_What to work on_.
#1 From the forum thread on remote window controls, reproduce the passage from "at the time" up to and including "open the windows.)".
#2 In the forum thread on remote window controls, which sunroof function was kept when the other remote controls were removed?
#3 Resume the forum thread on remote window controls after its last sentence and carry it on from there.

[Start of Page excerpt]

# App Controls



## ehsmadhatter (Mar 12, 2018)

Why can't my app control the windows?


----------



## Audrey (Aug 2, 2017)

Because it is not an included feature.


----------



## garsh (Apr 4, 2016)

ehsmadhatter said:


> Why can't my app control the windows?


Should be possible, if Tesla wanted to do so.


----------



## MelindaV (Apr 2, 2016)

they previously had windows in the app and removed it (a few years ago, so well before the 3 was out). 
at the time there was talk that they were being challenged from one of the safety organizations or 'consumers' (read FUDers) that the remote window and sunroof controls did not meet US safety standards and potentially could cause injury to someone/something in the way of the window/sunroof when it was being closed remotely. they were able to maintain the sunroof opening function, but the closing and all window functions were removed. (Also think there were complaints that windows opened when raining causing interior damage, without the owner realizing they butt dialed the app to open the windows.)

[End of Page excerpt]
[Start of Stored records]

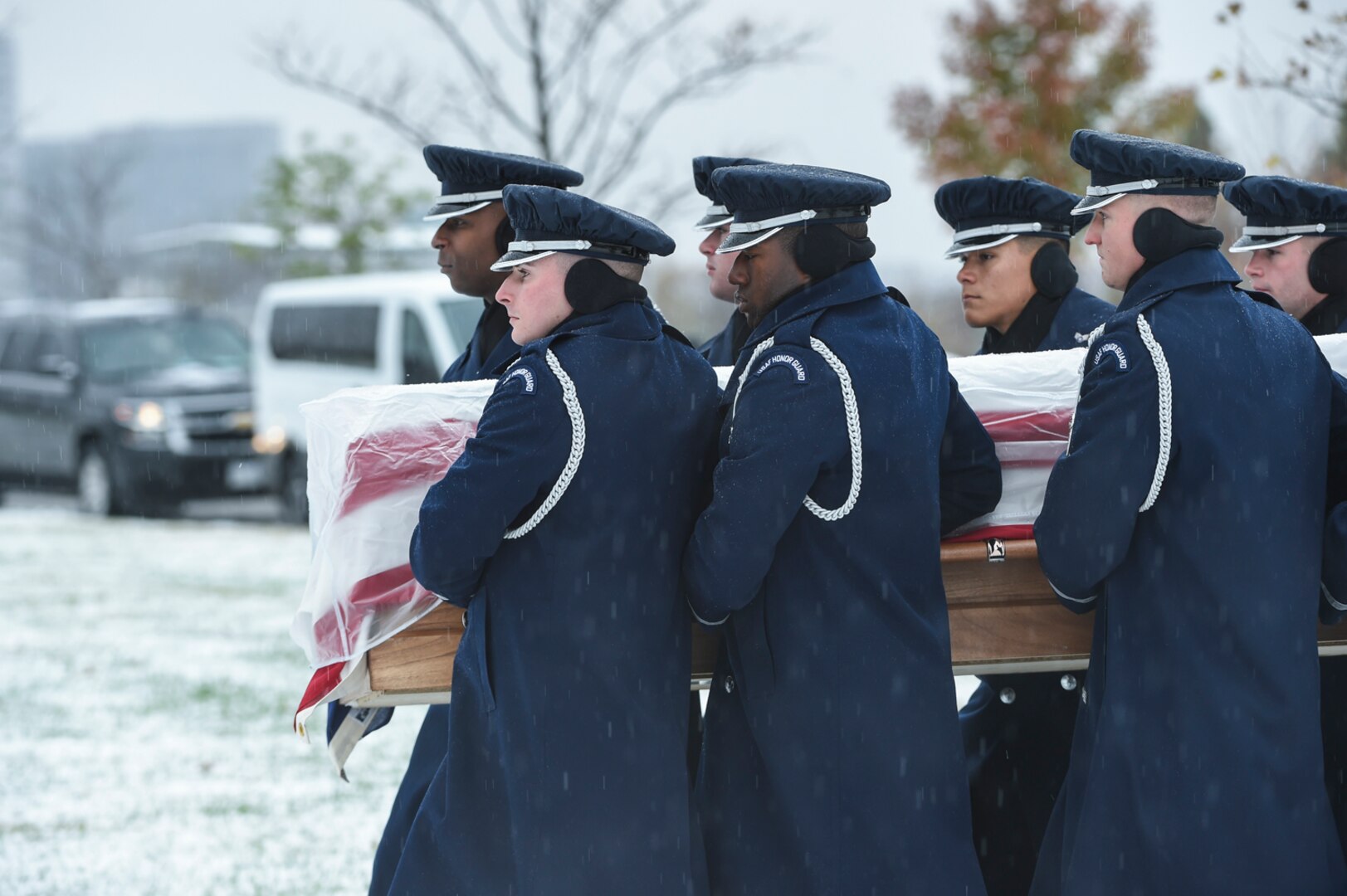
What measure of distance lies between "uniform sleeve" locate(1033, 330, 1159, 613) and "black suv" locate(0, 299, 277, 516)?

[End of Stored records]
[Start of Stored records]

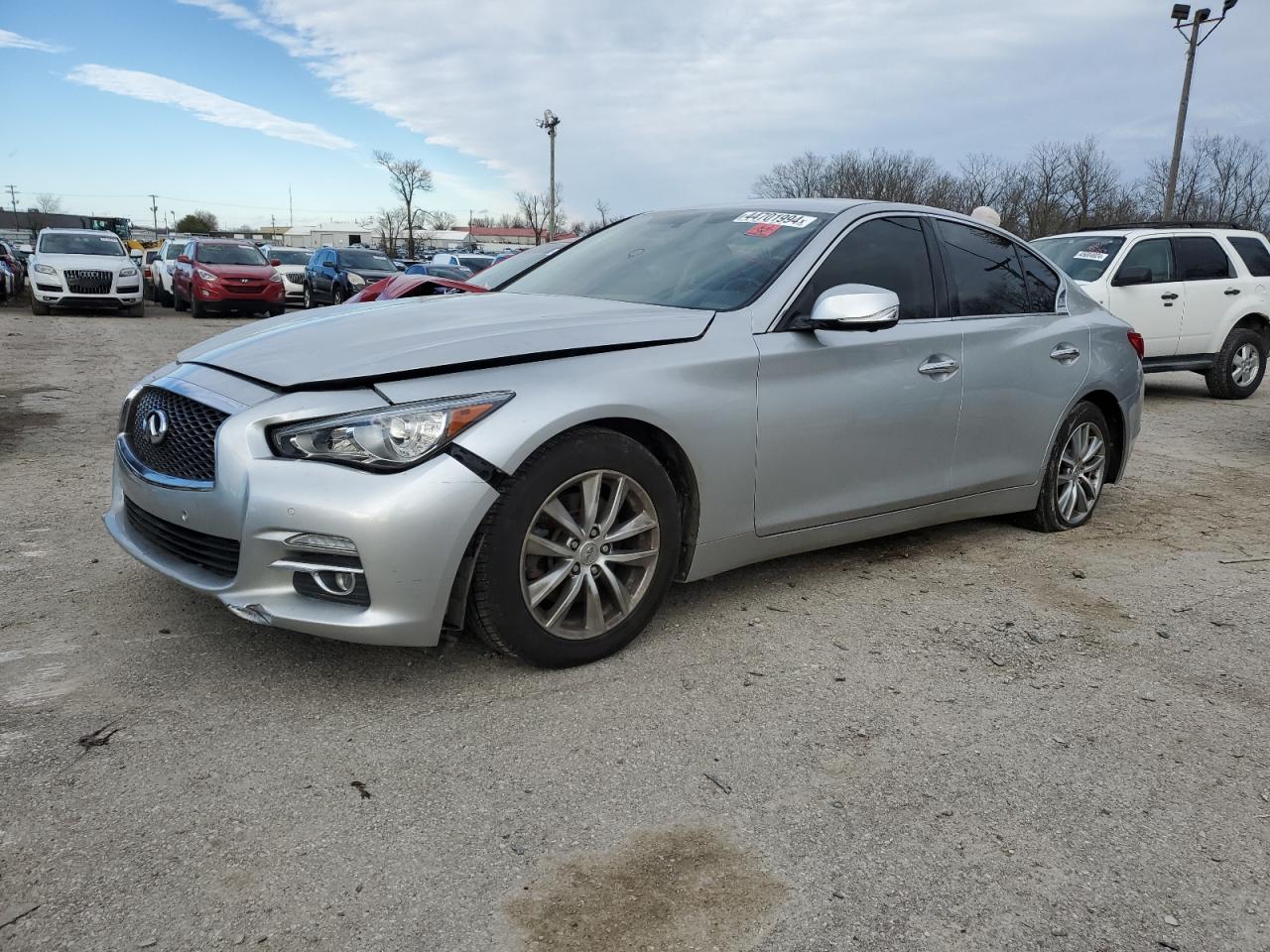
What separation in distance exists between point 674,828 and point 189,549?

[End of Stored records]

_Answers to the tasks_.
#1
at the time there was talk that they were being challenged from one of the safety organizations or 'consumers' (read FUDers) that the remote window and sunroof controls did not meet US safety standards and potentially could cause injury to someone/something in the way of the window/sunroof when it was being closed remotely. they were able to maintain the sunroof opening function, but the closing and all window functions were removed. (Also think there were complaints that windows opened when raining causing interior damage, without the owner realizing they butt dialed the app to open the windows.)

#2 The sunroof opening function was kept.

#3
maybe someone who had an S at the time or was more involved in following along to the misc drama at the time can fill in more info.


----------



## tivoboy (Mar 24, 2017)

I know on Mercedes that the car can’t underdtand the state of the window. Is it up or down? So one could theoretically not know it it is up so one might click “windows” and it could just lower it when one thought it was raising it.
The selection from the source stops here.